Ces dernières années, une nouvelle approche de la cuisine tend à faire de l’art culinaire une science exacte. Fini le temps des indications approximatives sur la manière de préparer à manger : place à la gastronomie moléculaire.
Combien de temps faut-il pour cuire un œuf ? A quelle température faut-il griller un steak ? C’est sur ces questions aux réponses souvent approximatives que la science se penche désormais. En effet, depuis quelques années, la gastronomie moléculaire, en référence à la biologie moléculaire, étudie les réactions physico-chimiques de l’art culinaire. Bien qu’existant depuis longtemps, cette nouvelle approche de la cuisine est véritablement née de la rencontre, au milieu des années 80, de deux physiciens, Nicholas Kuti et Hervé This.
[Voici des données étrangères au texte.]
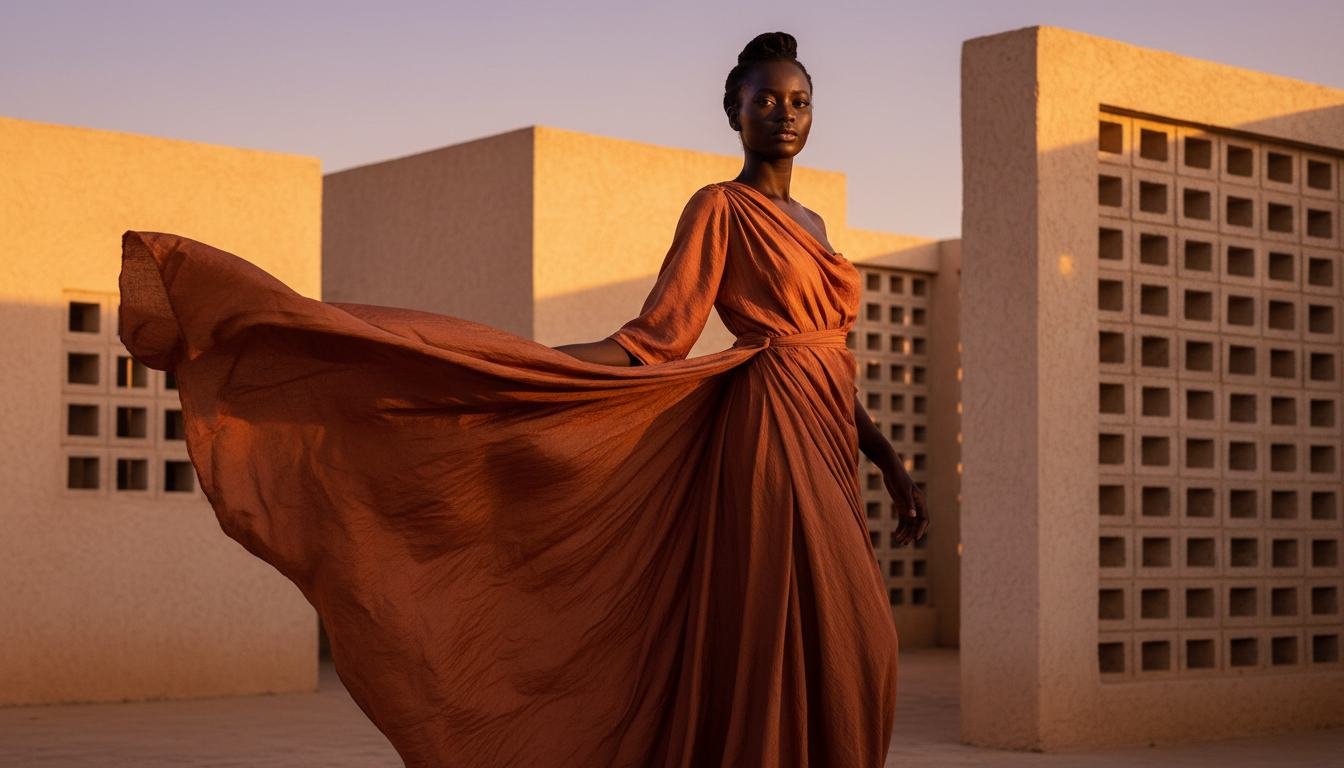 House of Izzi campaign in terracotta architecture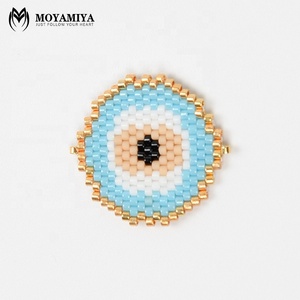 MI-P180099 Moyamiya Nazar Nueva joyería contra Pendientes De botón Pendientes De Miyuki De Moda colgante De Boho para los niños - Product Image 1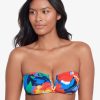 Bikinis Lauren Ralph Lauren Bandeau Bikini Tops | Bold Abstract V Wire Bandeau Bikini Top Floral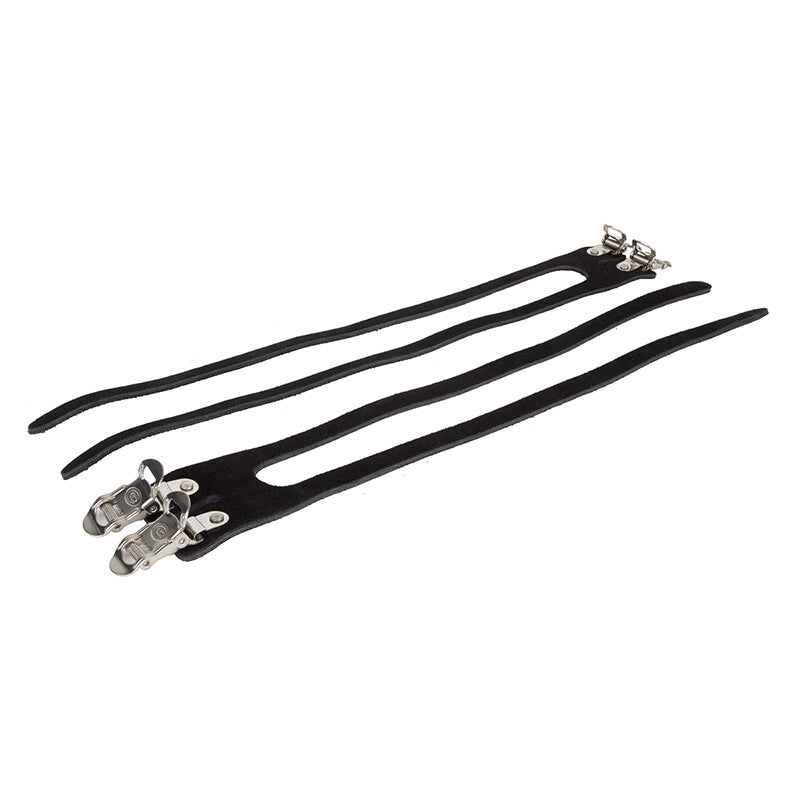 Exustar Track Double Leather Toe Straps Track Dbl Leather Bkf/e-pr107tk Pedals 1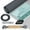 Gray, variant on 48x117 inch Windows and Screen Door Replacement Repair Kit with Tool Set for Easy Installation, Black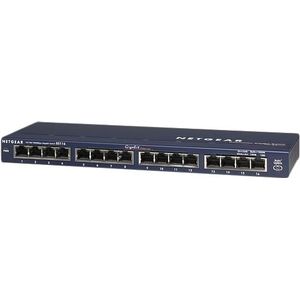 NETGEAR ProSAFE Unmanaged Switch - GS116GE - Desktop - 16 Gigabit Ethernet poorten 10/100/1000 Mbps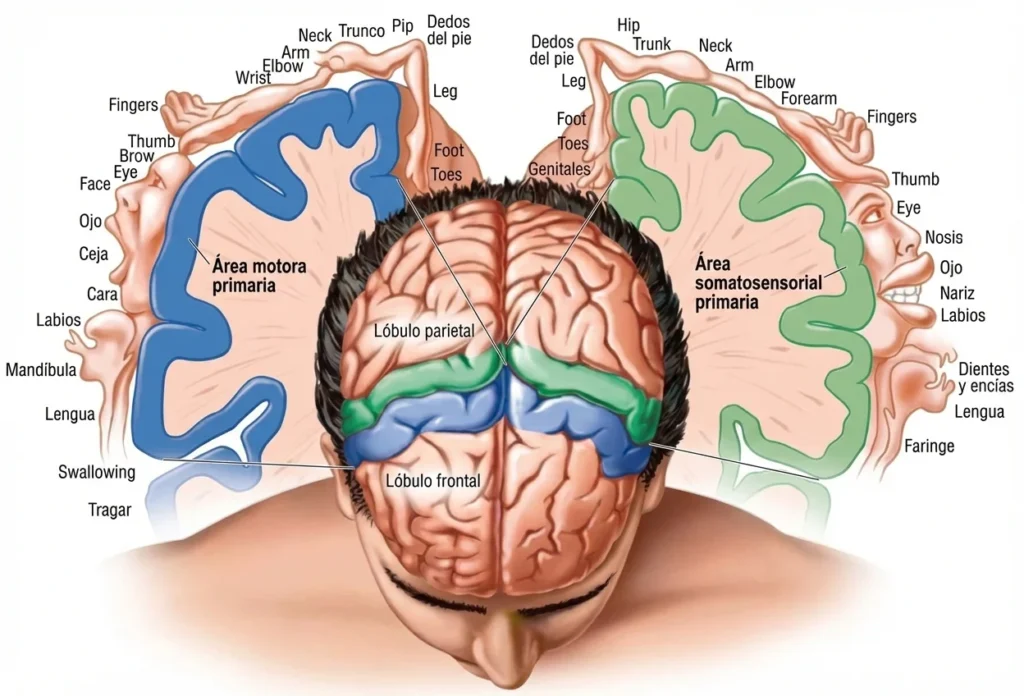homunculo cerebral de penfield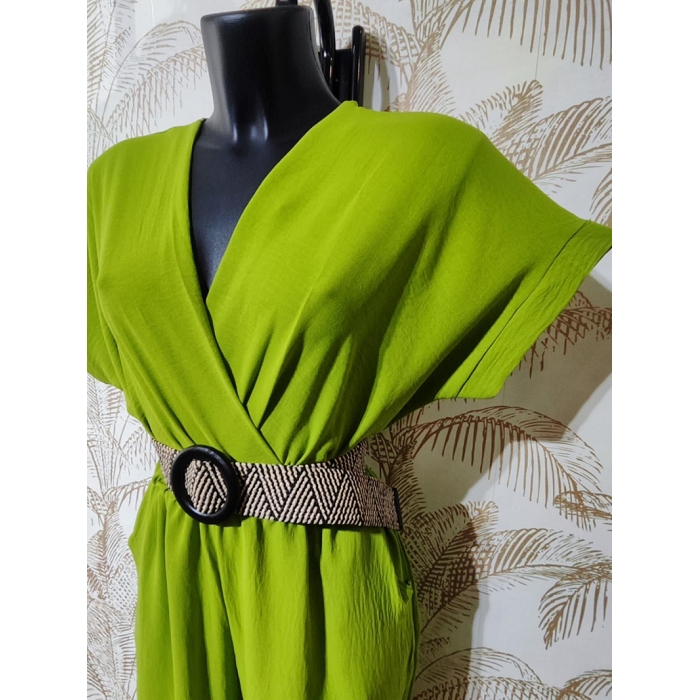 Scarpy creation combisaison avec pochets ceinture vert3938607_2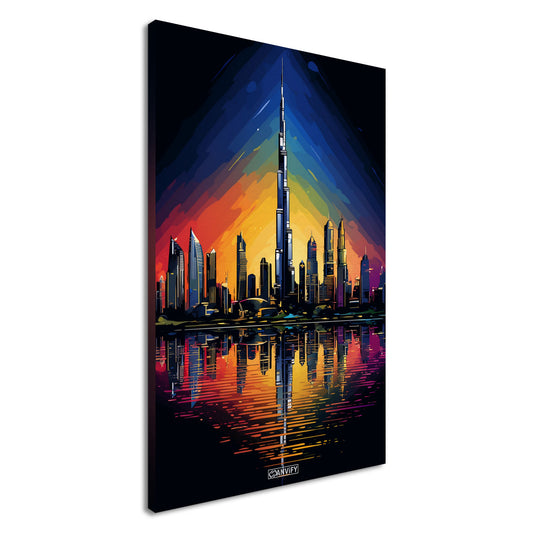 Splashed Dubai Skyline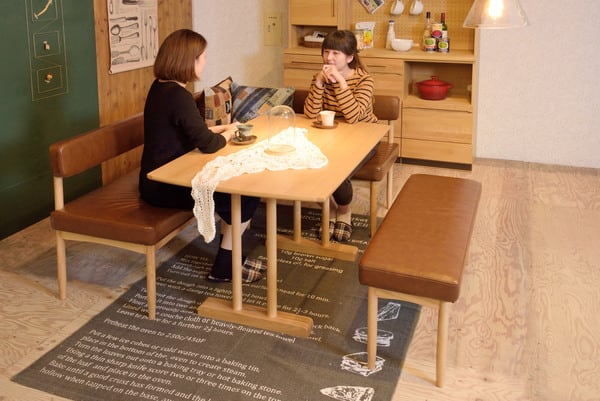 ダイニングチェア エコモ ソファ 幅110×奥行53×高さ74cm ダイニング家具 完成品 組立不要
L’objectif de leurs recherches est de vérifier les dictons culinaires au moyen d’expériences scientifiques et de perfectionner les actuelles pratiques par l’introduction d’outils et de méthodes rigoureuses. Les bonnes vieilles recettes se transforment donc en équations précises, mêlant règles mathématiques et lois physiques. Ainsi, la préparation d’un soufflé au fromage passe par l’application de la loi des gaz parfaits, afin d’obtenir un gonflement optimal !
Toutes ces technologies au service de la gastronomie moléculaire ont pour but de donner une meilleure maîtrise du goût et de faciliter la confection des plats. Mais ont-elles véritablement leur place dans une cuisine ? Difficile en effet d’imaginer un scientifique dans son laboratoire préparer un bon filet de bœuf avec sa calculette et ses éprouvettes. Pas très appétissant. L’art culinaire n’a rien d’une science exacte. Et si l’on peut reconnaître certains mérites à la gastronomie moléculaire – la découverte de nouvelles saveurs par exemple –, on peut toutefois craindre, à long terme, une standardisation de la préparation de la nourriture : une formule mathématique étant plus précise qu’une recette de cuisine, les soufflés au fromage auront tous le même goût !
Evidemment, cela n’arrivera (probablement) jamais. La science peut certes expliquer pourquoi le bacon rétrécit lorsqu’on le grille ou pourquoi le lait déborde si on le laisse trop longtemps sur le feu – après tout ce sont des réactions chimiques ! –, mais difficile de croire qu’elle peut déterminer ce qui est bon et ce qui ne l’est pas. Toutefois, de nombreux chefs les ayant adoptées, les techniques de la gastronomie moléculaire ne semblent pas être une menace pour les multiples facettes de l’art culinaire.